- Episode no.: Season 4 Episode 11
- Directed by: Paul Feig
- Written by: Steve Carell
- Cinematography by: Randall Einhorn
- Editing by: David Rogers
- Production code: 411
- Original air date: November 8, 2007

Episode chronology
| ← Previous "Branch Wars" | Next → "The Deposition" |
- The Office (American season 4)

= Survivor Man =

"Survivor Man" is the eleventh episode of the fourth season of the American comedy television series The Office and the show's sixty-fourth episode overall. Written by Steve Carell, who also acts on the show as Regional Manager of the fictional paper company Dunder Mifflin, Michael Scott, and directed by Paul Feig, it originally aired on NBC on November 8, 2007. The episode aired during NBC's week of "green episodes", which lasted from November 4 through November 10, 2007.

In the episode, Ryan excludes Michael from a company nature excursion, prompting Michael to try to prove to himself and his peers that he can survive in the wild. Dwight drops Michael off in the middle of a local wooded area and contrary to Michael's wishes, stays behind to monitor Michael. Meanwhile, Jim spends the day as boss, but his plan to incorporate multiple birthdays into one combined event ends up alienating the entire office against him.

==Plot==

Ryan Howard invites the regional branch managers and Dunder Mifflin Scranton Human Resources representative Toby Flenderson to a corporate wilderness retreat, but does not invite Michael Scott. To show that he is capable of surviving in the wilderness, Michael leaves Jim Halpert in charge of the office and instructs Dwight Schrute to abandon him deep in the forest with merely a knife and a roll of duct tape. Contrary to Michael's wishes, Dwight stays behind and surreptitiously monitors his condition from a distance. Michael proves to be completely incapable of living out in the wild by himself, spending most of the day filming himself cutting off his pants to use as a bandana, then a tent, and then ducttaping them back into pants. Dwight comes out of hiding to save Michael when he tries to eat wild mushrooms.

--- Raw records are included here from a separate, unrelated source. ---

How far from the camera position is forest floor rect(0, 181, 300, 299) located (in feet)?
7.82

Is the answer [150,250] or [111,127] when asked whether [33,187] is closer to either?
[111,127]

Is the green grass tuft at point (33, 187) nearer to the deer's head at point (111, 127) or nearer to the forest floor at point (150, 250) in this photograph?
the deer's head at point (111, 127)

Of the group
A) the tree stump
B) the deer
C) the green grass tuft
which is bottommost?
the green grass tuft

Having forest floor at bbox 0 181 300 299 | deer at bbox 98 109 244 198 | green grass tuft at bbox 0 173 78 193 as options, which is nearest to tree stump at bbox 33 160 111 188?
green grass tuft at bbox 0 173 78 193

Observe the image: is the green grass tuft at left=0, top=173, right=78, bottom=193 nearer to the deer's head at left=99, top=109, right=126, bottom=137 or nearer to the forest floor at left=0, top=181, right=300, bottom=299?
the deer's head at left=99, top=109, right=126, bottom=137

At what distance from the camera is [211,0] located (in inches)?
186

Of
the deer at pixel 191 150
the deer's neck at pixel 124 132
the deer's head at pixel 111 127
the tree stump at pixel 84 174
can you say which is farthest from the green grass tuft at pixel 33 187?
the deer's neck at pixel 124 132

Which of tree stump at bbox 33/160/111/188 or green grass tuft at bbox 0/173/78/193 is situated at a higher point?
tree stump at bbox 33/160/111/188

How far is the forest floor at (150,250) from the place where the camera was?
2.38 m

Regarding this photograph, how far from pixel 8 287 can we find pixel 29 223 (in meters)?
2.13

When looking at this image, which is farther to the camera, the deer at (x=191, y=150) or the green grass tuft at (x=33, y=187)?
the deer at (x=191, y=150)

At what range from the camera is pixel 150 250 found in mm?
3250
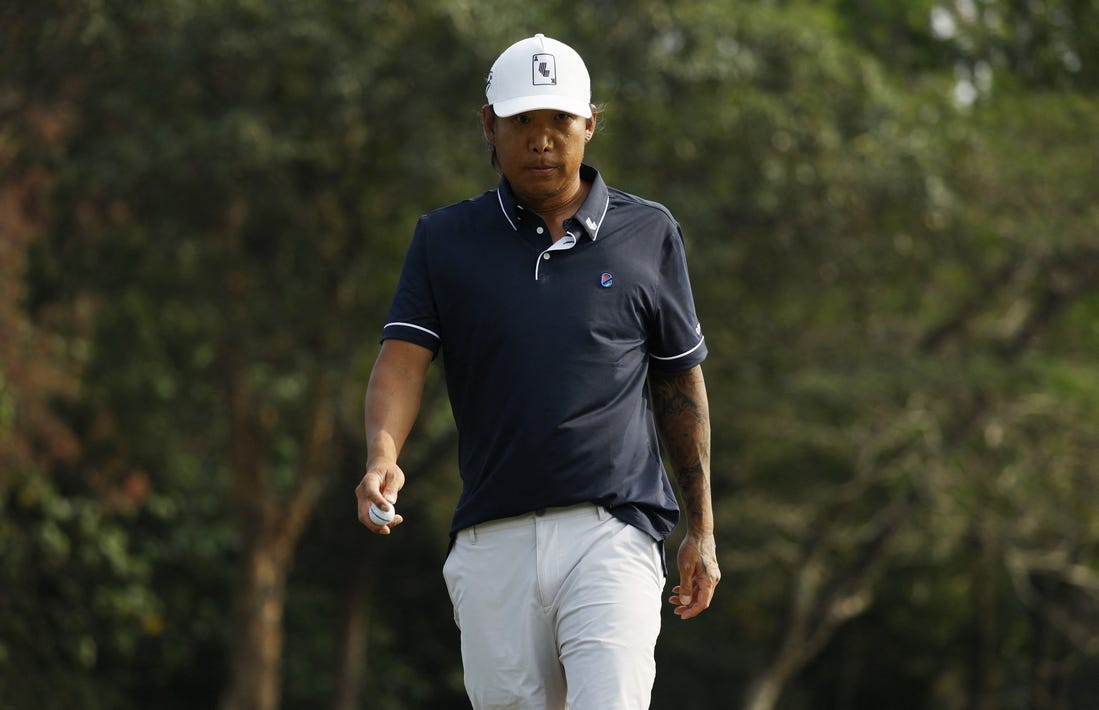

Jim's plan to consolidate three employee birthdays into a combined birthday party encounters several complications, and his constant adjustments incur the ire of Party Planning Committee chair Angela Martin. Jim discovers that no one likes his idea for a combined party, realizing the depth of his error when Phyllis Vance mistakenly refers to him as Michael, and he returns to the original plan of having separate parties. Michael and Dwight return, lightening the mood amongst the employees. During the lighting of Creed Bratton's birthday cobbler, Michael expresses that he no longer has any desire to return to the wilderness and Jim expresses his relief that Michael has returned to run the office. Michael tells Jim that he attempted the combined birthday parties as well to disastrous results, and that Jim will figure things out after ten years. When Jim tells Michael that he does not believe he will still be at Dunder Mifflin after ten years, Michael tells Jim he thought the same way ten years ago.

==Production==

"Survivor Man" is the second episode written by Steve Carell. He also wrote the second season finale "Casino Night". The episode is the fifth episode directed by Paul Feig, and his first since the second-season episode "E-mail Surveillance". "Survivor Man" is the second episode to feature birthdays as a plot line. The episode was the penultimate episode to be aired before the 2007–2008 Writers Guild of America strike halted production.

The episode's title and plot share similarities with Survivorman, a television show in which the host is placed in the wilderness with little or no supplies for survival. The producers contacted Survivorman host Les Stroud to obtain permission to parody his work. Stroud revealed in a 2020 interview with GQ that he "couldn't have been more honoured" at the idea of the episode, and went on to state that he considered this episode to be the "highlight of his career".

==Reception==

"Survivor Man" received a 4.9/7 in the Nielsen ratings, meaning that 4.9 percent of households were tuned in at any given moment and seven percent of all televisions in use were tuned in to the program. The episode was watched by 8.29 million viewers and achieved a 4.3/10 in the ages 18–49 demographic. Travis Fickett of IGN stated that "Overall, this isn't a terrific episode, but holds up the show's usual standard. Steve Carell is hilarious as usual. Watching him attempt to make shelter and clothing out of his suit over the span of only a few hours is great fun." Fickett also stated that a good portion of the humor in the episode came from in-jokes that required previous knowledge of the series, specifically pointing out the parallel comparison between Michael and Jim's lives. Like Fickett, Christine Fenno of Entertainment Weekly praised the episode's comparison between Michael and Jim. Fenno also went on to praise other points of the episode, stating she also enjoyed the overall episode for its "just outdoorsiness with Michael and Dwight, and infighting among the rest of the staff." Oscar Dahl, a Senior Writer for BuddyTV, stated that "What seems like a one and done episode without much character work at first turns into much more by the end." Dahl went on to praise the episode, stating that it was "lighter" in comparison to Carell's previous episode "Casino Night".